§ Prompt
Where the word "over" shows up in the entries below, please copy the whole line.

---------- Records to use

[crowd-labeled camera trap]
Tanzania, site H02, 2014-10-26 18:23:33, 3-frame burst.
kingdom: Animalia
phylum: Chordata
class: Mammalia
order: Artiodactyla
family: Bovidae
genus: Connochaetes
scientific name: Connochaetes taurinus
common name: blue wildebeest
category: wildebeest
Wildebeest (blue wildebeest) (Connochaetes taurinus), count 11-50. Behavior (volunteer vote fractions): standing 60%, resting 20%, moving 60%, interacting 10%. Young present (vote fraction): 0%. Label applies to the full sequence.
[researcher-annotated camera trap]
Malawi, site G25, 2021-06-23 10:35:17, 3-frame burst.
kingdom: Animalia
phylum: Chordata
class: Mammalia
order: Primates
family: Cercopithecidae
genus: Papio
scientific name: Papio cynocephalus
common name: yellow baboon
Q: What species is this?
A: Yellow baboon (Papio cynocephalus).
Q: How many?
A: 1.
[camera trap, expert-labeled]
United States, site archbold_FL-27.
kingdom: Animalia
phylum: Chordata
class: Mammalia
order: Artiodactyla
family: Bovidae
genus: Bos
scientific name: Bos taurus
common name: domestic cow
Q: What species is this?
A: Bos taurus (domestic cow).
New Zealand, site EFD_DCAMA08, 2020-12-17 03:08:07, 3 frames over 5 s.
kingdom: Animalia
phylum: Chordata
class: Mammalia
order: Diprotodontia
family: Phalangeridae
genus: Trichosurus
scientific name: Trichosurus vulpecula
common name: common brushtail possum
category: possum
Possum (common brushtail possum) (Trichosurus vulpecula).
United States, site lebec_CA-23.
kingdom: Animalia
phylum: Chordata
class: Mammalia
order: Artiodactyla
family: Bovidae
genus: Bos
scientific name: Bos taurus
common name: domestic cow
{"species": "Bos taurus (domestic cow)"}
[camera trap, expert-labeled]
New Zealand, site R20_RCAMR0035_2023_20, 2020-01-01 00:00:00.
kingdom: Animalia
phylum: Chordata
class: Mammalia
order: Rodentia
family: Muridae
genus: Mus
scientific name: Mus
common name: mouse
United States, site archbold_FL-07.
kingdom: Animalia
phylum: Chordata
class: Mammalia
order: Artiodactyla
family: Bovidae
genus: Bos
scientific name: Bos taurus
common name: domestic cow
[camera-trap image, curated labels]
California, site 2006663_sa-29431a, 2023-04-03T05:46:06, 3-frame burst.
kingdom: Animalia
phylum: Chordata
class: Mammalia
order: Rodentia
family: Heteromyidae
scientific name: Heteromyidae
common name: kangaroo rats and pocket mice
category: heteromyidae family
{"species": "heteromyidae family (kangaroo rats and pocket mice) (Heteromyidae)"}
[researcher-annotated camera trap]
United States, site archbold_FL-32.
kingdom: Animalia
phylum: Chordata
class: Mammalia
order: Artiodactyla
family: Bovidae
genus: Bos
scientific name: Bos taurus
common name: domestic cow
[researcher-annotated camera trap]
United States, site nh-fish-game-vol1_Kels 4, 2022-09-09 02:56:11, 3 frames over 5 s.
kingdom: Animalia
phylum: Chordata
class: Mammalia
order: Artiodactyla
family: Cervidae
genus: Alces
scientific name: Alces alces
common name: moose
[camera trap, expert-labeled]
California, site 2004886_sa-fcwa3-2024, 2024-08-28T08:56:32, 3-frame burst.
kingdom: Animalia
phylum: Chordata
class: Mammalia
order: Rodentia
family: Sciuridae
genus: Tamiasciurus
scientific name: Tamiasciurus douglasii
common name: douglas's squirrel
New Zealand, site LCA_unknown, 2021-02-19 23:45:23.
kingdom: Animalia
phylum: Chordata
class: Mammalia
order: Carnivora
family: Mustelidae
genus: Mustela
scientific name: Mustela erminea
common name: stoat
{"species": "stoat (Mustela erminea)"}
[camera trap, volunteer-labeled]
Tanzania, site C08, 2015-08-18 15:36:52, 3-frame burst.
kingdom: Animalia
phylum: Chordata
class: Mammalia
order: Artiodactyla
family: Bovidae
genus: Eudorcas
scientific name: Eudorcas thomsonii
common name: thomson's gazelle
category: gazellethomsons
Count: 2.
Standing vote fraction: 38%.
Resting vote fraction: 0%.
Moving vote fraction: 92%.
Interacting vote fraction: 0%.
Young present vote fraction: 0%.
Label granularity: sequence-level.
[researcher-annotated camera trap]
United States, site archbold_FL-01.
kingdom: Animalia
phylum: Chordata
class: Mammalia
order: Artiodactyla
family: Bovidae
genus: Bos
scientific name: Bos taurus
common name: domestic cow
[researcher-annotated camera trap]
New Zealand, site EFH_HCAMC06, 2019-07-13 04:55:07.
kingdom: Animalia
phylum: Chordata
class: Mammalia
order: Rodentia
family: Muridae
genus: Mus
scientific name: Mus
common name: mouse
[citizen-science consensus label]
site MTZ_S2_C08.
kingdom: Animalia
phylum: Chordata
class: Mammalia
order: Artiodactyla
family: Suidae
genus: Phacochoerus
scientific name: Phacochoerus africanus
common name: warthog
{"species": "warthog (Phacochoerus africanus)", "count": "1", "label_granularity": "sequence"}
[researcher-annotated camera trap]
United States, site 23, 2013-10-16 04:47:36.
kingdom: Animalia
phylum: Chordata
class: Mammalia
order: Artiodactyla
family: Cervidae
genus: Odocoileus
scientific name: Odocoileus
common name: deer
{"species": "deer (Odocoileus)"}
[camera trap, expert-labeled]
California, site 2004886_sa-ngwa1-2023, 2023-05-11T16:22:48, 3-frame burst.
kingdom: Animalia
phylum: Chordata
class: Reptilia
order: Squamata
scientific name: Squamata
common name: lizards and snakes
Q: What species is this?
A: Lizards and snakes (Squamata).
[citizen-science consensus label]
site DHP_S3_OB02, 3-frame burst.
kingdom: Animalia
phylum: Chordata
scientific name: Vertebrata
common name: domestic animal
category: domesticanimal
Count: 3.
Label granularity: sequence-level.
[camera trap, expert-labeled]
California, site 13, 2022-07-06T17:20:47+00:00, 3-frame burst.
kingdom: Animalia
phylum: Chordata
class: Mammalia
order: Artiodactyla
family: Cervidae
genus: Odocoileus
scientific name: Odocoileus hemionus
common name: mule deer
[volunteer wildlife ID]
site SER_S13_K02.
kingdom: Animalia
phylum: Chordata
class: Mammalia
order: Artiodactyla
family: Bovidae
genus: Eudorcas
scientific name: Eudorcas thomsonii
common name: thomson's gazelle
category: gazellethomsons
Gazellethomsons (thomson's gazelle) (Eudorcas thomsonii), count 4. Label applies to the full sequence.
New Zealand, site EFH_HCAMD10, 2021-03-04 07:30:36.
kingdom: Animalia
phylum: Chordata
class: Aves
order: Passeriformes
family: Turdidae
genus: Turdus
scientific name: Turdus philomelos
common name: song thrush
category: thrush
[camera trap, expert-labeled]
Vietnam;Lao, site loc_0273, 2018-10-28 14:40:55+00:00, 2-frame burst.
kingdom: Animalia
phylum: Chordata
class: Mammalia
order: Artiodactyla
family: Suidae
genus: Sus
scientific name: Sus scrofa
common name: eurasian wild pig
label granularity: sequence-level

--------------------

§ Solution for this task
New Zealand, site EFD_DCAMA08, 2020-12-17 03:08:07, 3 frames over 5 s.
United States, site nh-fish-game-vol1_Kels 4, 2022-09-09 02:56:11, 3 frames over 5 s.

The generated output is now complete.